Ex Machina
(R)A computer programmer named Caleb Smith, who works for a search engine company called Blue Book, apparently wins a contest to spend the week at the reclusive home of the company's CEO, Nathan Bateman. Soon after Caleb arrives, Nathan reveals that he was actually selected to be part of a Turing test, to determine if an artificial intelligence Nathan had created, named Ava, has truly crossed the threshold into a human level of self-awareness, and whatnot. The idea of the Turing test, which was developed by Alan Turing in 1950, is something I've been at least vaguely aware of since... I dunno, somewhere between the late 80s and mid 90s. And I must have read or seen fictional examples of the Test in various stories, shows, and/or movies, over the years. So it's not like I was going into this movie expecting anything truly revolutionary, storywise. Still, it was well-reviewed by critics, and it certainly looked cool. And of course movie plots don't have to be entirely original to be both entertaining and thought-provoking. So I expected to enjoy it. And I guess I did, but maybe not quite as much as I might have hoped. I wouldn't exactly say I found it disappointing, but... whatever my problem with it is probably my own fault. There were certain possible plot twists I spent most of the movie waiting to find out if they'd happen or not... and for the most part, they didn't. (Well, one did, I guess, but I found it so obvious that I would have actually considered it more of a twist if it didn't happen. Besides which it didn't even seem to me as if the twist particularly mattered to the main plot, one way or the other. One of the potential twists I would have been more interested in did come to be suspected by one of the characters, but that one didn't pan out at all.)

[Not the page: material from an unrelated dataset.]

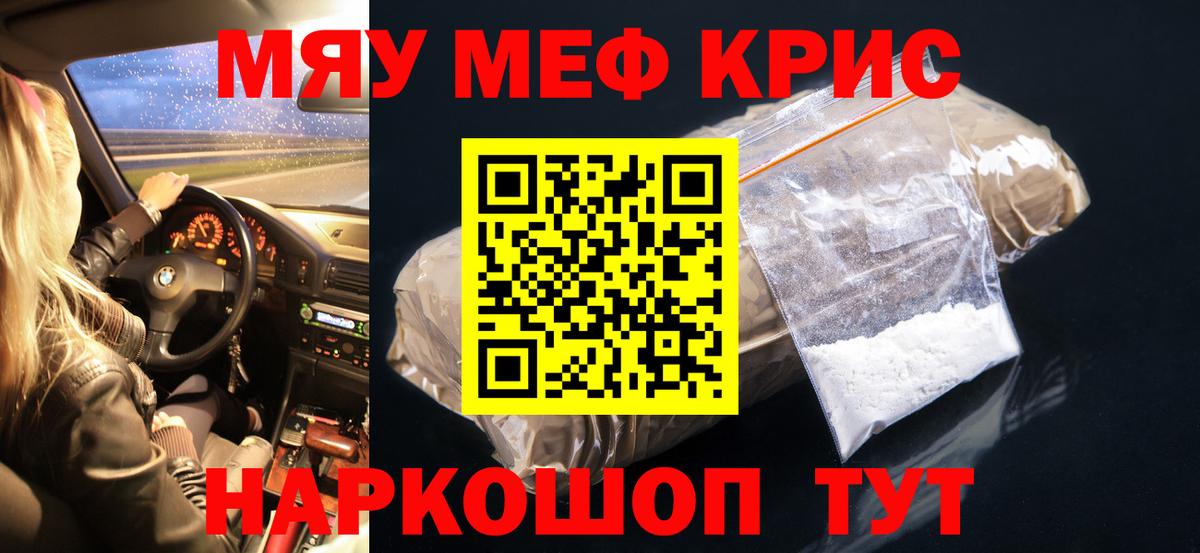 Меф  Фрязино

Anyway... the movie consists of conversations between Caleb and Nathan, and conversations between Caleb and Ava. Predictably enough, Caleb and Ava begin to develop... it's hard to say what to call it. A tentative friendship, but with potential romantic overtones (or undertones), all wrapped up in the complicated nature of why they were interacting in the first place (which represented an unequal power dynamic between human and robot, since Caleb supposedly had more knowledge of what was going on than Ava did, besides which Ava herself was essentially a captive with no rights). And to top it off, there's the question of what Nathan's true motives are, and whether or not Caleb can actually trust anything he says. (Or for that matter, whether he can trust anything Ava says.) So... it's something of a tangled narrative, but a compelling one. Of course, I'm not going to spoil anything about how it all ends.
In a way, I find it refreshing that none of my major plot twist predictions came to pass. It's generally fun when I do guess correctly about movie twists, but it would get boring if I always did. So while part of me feels a bit cheated that the movie was never really more than it seemed (at least on a certain level), another part of me appreciates that if part of the fun you're looking for in a movie (or any story format) is a mystery, the actual nature of that mystery can take various forms. One of them being not so much "what's going to happen?" as, on a larger scale, "what kind of movie am I even watching?" And I think I might have had somewhat more fun if, from the beginning, I'd thought of it more as film noir than sci-fi, or thriller, or mindscrew, or whatever. I do think the movie has some interesting scientific and sort of philosophical ideas, but I couldn't help feeling that it was only moderately successful on that level. And as I said before, the fact that I felt it failed as a mystery is my fault; it's impossible for me to judge how well or poorly it truly performed on that level, since I was too preoccupied with my own predictions, and unfairly blame the story for not really going in those directions. But, man, as film noir (albeit one that doesn't look the part), I think it succeeded quite well.